For instance in the example I used of Arizona in 1934: the USWB (U.S. Weather Bureau, Dept. of Agriculture) based their 52.0F state average on data from 78 sites that reported from around the state that particular month of February 1934. Of these 78 sites 3 were in the city of Phoenix (Airport, USWB site, and Indian School), 3 were in Yuma (Citrus Station, USWB, and Valley site), and 2 were in Tucson (Airport and Univ. of Arizona campus). So 8 (more than 10%) of the 78 sites for the entire state were located in three of the warmest cities in the state. Furthermore, 27 of the 78 sites were in Maricopa and Yuma counties, the two warmest counties in the state that comprise 12.6% of the state’s landmass yet account for 34.6% of the observation sites.
This, of course, is all perfectly sensible stuff, and no doubt explains most of huge discrepancy of over three degrees in Arizona. However, Burt is being, shall we say, slightly economical with the truth.
Tucked away in the technical explanation is the following
4. Finally, none of the TCDD’s station-based temperature records contain adjustments for historical changes in observation time, station location, or temperature instrumentation, inhomogeneities which further bias temporal trends (Peterson et al., 1998).”
In fact adjustments for Time of Observation (TOBS) make up the lion’s share of such adjustments, as the others tend to cancel themselves out.

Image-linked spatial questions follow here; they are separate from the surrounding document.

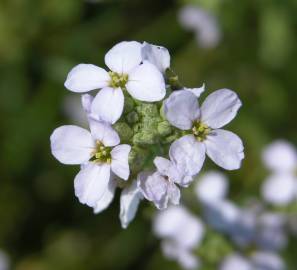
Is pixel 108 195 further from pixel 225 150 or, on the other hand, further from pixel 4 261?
pixel 4 261

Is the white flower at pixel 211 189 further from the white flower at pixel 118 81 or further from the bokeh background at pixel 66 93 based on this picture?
the white flower at pixel 118 81

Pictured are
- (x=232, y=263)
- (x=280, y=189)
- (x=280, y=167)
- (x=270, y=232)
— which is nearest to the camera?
A: (x=232, y=263)

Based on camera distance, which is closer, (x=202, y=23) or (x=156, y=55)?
(x=156, y=55)

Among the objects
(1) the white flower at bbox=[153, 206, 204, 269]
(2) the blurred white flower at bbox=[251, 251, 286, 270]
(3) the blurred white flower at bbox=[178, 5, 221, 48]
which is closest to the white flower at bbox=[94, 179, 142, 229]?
(1) the white flower at bbox=[153, 206, 204, 269]

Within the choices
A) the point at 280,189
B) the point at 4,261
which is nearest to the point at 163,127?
the point at 280,189

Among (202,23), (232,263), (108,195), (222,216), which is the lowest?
(232,263)

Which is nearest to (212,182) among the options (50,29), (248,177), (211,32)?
(248,177)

As WUWT makes clear, these adjustments add about a degree fahrenheit of warming between 1930 and 2010 to US temperatures.

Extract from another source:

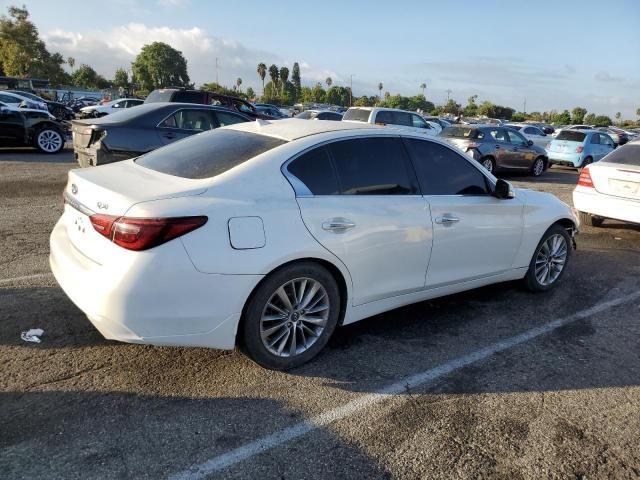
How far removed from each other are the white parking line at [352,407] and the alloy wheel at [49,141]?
1354 cm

Burt even says “The original raw data of specific weather stations has not been changed”, but this is exactly what has happened.

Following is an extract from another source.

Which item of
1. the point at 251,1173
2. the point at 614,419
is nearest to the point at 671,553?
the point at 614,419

[Dictionary Definition of “Adjusted” – Arranged or Changed]
He then quotes Chris Fenimore’s report, which summarises the effect of the changes, “The average change in trend was about 0.06°F per century.”. This, however, is highly misleading as it averages together cooling and warming adjustments as this graph for Alabama makes clear.
The bottom graph shows the amounts by which raw temperatures have been adjusted down (blue) or up (red) during the changeover in datasets.
Temperatures from 1930-50 have been reduced by nearly a degree fahrenheit, while temperatures since 1970 have been adjusted up by up to a quarter of a degree. The total adjustment, with the pluses and minuses offsetting each other, is fairly small, but the change between 1930 and 2010 is significant.
Previous analysis has shown that the mix of stations in Alabama has had very little effect on the overall average, whereas the TOBS effect can be very clearly seen by comparing these two graphs for Valley Head, Alabama – the first being raw temperatures, the second after TOBS adjustment.
It is a pity Mr Burt did not think it important to mention this.